■ Document extract ■

[Begin]

# HID over I2C Touchpad support ? - Huawei Matebook X Pro



## pbp_jackd (Jul 6, 2018)

I recently bought a Huawei Matebook X Pro. Out of the box 11.2 and 12-Current boot. 
However, the touchpad and touchscreen are not even being detected at all.
I tested Ubuntu 18.04 on it as well, which detects all hardware just fine. It turns out the laptop has a Synaptic touchpad connected over I2C.

Is anyone aware if HID over I2C will come to FreeBSD any time soon ?

Yesterday I tested to add ig4_load="YES" to /boot/loader.conf. I saw in 12-Current a checking https://github.com/freebsd/freebsd/...23d36aa#diff-9344fa2ebfa6399678c352b94e7c3cb7 ( Add support for i2c controllers on Skylake and Kaby Lake ).

[End]

■ Items ■
[Begin]

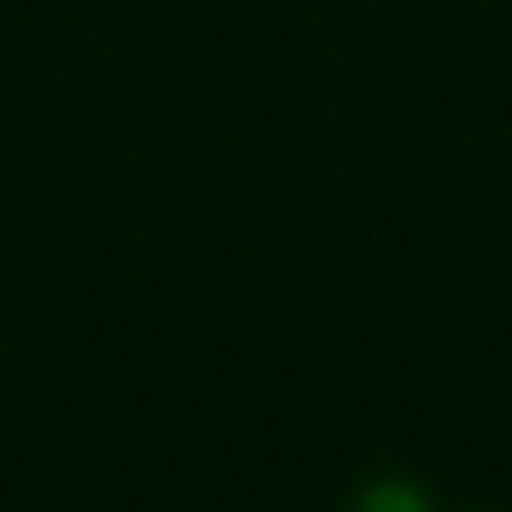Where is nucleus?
Instances as JSON below:
<instances>
[{
    "label": "nucleus",
    "instance_id": "f257e3e1",
    "mask_svg": "<svg viewBox=\"0 0 512 512\" xmlns=\"http://www.w3.org/2000/svg\"><path fill=\"white\" fill-rule=\"evenodd\" d=\"M351 512H442V505H435L428 484H414V477H400V470H379V477H365V484L351 491Z\"/></svg>",
    "mask_w": 512,
    "mask_h": 512
}]
</instances>
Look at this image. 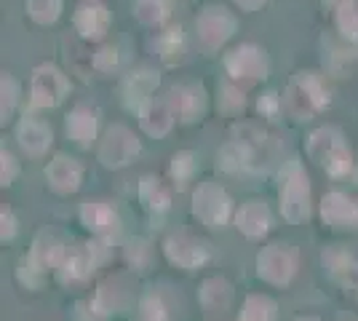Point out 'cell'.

[End]

■ Required tasks ■
A – List every operating system release named in the Matebook X Pro touchpad post.
B – Output the Matebook X Pro touchpad post from "Yesterday I tested" up to and including "Kaby Lake ).".
C – Write the next part of the Matebook X Pro touchpad post, picking up after its last sentence.

■ Outputs for the tasks ■
A –
11.2
12-Current
Ubuntu 18.04

B –
Yesterday I tested to add ig4_load="YES" to /boot/loader.conf. I saw in 12-Current a checking https://github.com/freebsd/freebsd/...23d36aa#diff-9344fa2ebfa6399678c352b94e7c3cb7 ( Add support for i2c controllers on Skylake and Kaby Lake ).

C –
Loading ig4 makes a little difference, it detects an "Intel Sunrise Point-LP I2C Controller". However the initialization failed with "ig4iic_pci0: controller error during attach-2".

Anyways, I'm don't know if I'm going in the right direction here, maybe it's totally unrelated.

Looking forward to get some advice.

PS:
If someone has the same laptop. You will need to modify your acpi battery driver to get battery initialization done. FreeBSD has as of today only support for "_BIF" but this laptop does not implement that in his DSDT. Instead you want to read from "_BIX". I got some inspiration on how to implement that from here. Works. https://github.com/openbsd/src/comm...f=split#diff-0ee599c4cd860206b8d64e11374d06d1.


----------



## ykla (Jul 23, 2018)

So could you tell me how to make it? I got the same error. 
"


pbp_jackd said:


> Instead you want to read from "_BIX". I got some inspiration on how to implement that from here. Works.


----------



## pbp_jackd (Jul 23, 2018)

Sure. Please consider the following as a quick hack to get it work.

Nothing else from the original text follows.